Within hours of Russia’s assault on Ukraine in February, Outright International began mobilizing support for LGBTIQ groups across the country. We now are supporting more than two dozen queer groups within Ukraine that transformed themselves overnight. They opened shelters for the displaced, created programs to distribute food, medicine, and other aid, and offered psychological and legal help. Most of these groups were focused on advocacy and community building; they rapidly had to learn how to provide emergency humanitarian aid. And activists are doing all this work while dealing with all the hardship and trauma war has brought to their own lives.
While Outright is supporting a number of LGBTIQ groups working with displaced Ukrainians who have fled to neighboring countries, we have prioritized groups working in Ukraine, where many LGBTIQ people remain — including some who are serving in the military or supporting the war effort in other ways. LGBTIQ activists have stayed — many in war zones — to help their communities survive Russian attacks.

• Source data:
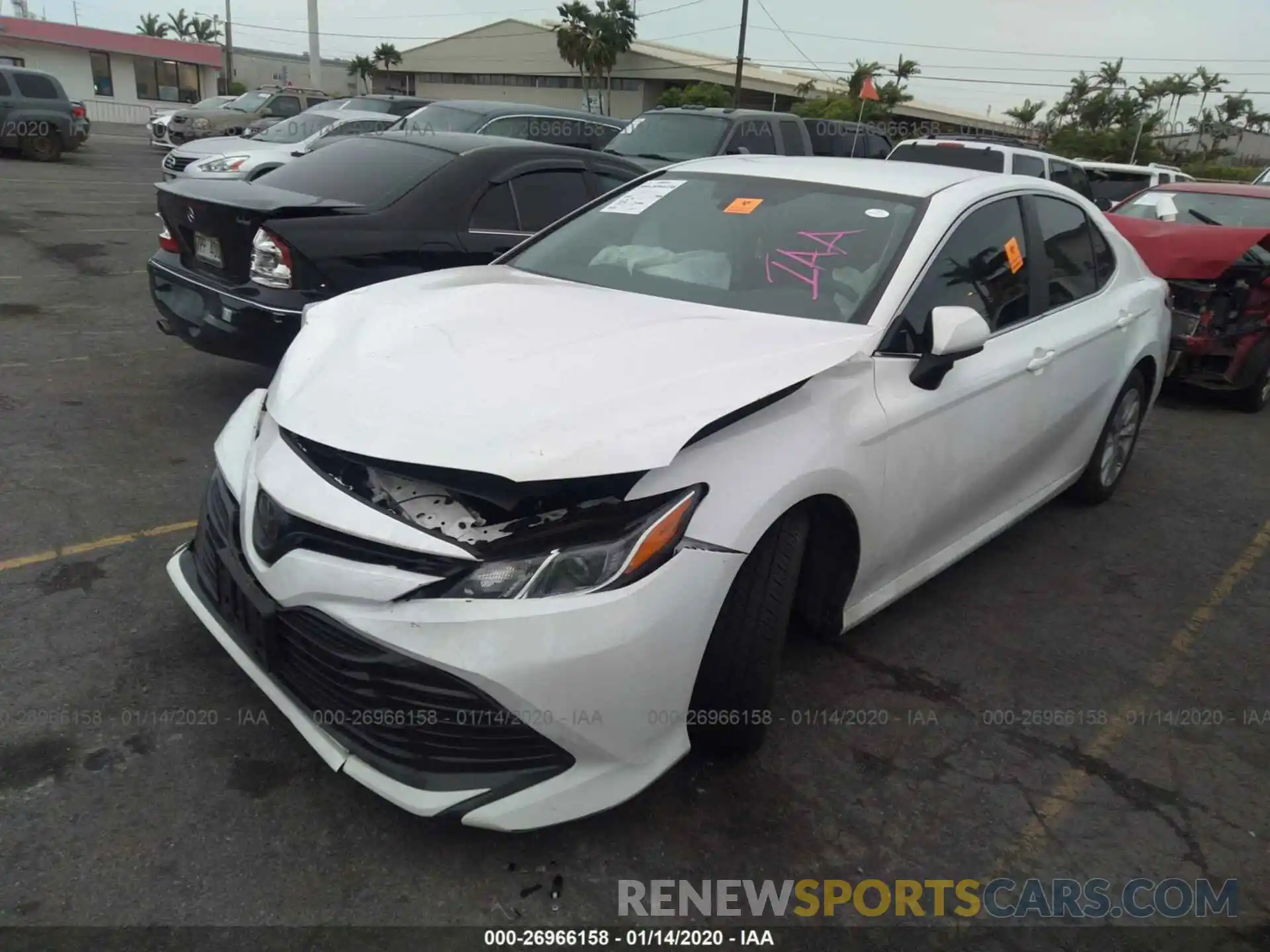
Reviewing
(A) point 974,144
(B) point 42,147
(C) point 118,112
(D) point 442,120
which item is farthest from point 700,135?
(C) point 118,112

---

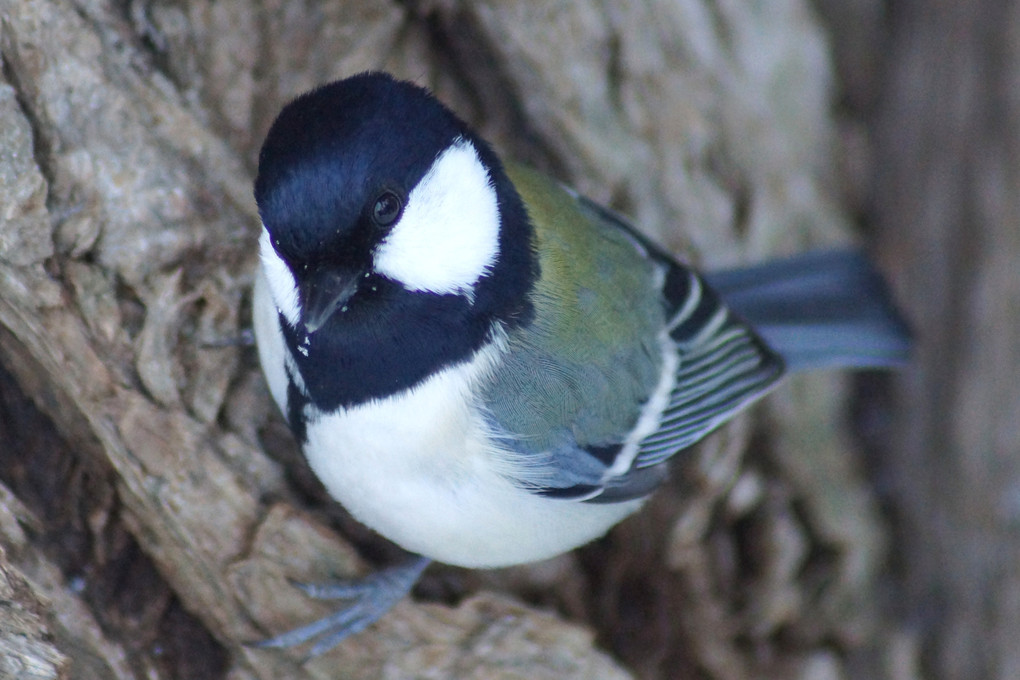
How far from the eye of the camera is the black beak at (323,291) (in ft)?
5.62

---

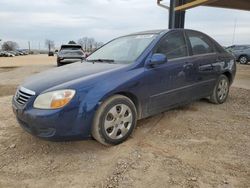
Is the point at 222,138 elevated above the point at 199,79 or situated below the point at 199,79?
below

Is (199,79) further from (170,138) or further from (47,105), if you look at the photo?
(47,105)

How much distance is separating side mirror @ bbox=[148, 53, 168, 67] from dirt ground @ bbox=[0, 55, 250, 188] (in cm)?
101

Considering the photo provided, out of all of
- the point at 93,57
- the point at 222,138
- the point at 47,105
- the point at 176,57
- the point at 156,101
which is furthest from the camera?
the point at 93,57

• How to complete this task: Copy the entire passage on Outright International's support for LGBTIQ groups in Ukraine word for word. None of the items matter here.

• Task response:
Within hours of Russia’s assault on Ukraine in February, Outright International began mobilizing support for LGBTIQ groups across the country. We now are supporting more than two dozen queer groups within Ukraine that transformed themselves overnight. They opened shelters for the displaced, created programs to distribute food, medicine, and other aid, and offered psychological and legal help. Most of these groups were focused on advocacy and community building; they rapidly had to learn how to provide emergency humanitarian aid. And activists are doing all this work while dealing with all the hardship and trauma war has brought to their own lives.
While Outright is supporting a number of LGBTIQ groups working with displaced Ukrainians who have fled to neighboring countries, we have prioritized groups working in Ukraine, where many LGBTIQ people remain — including some who are serving in the military or supporting the war effort in other ways. LGBTIQ activists have stayed — many in war zones — to help their communities survive Russian attacks.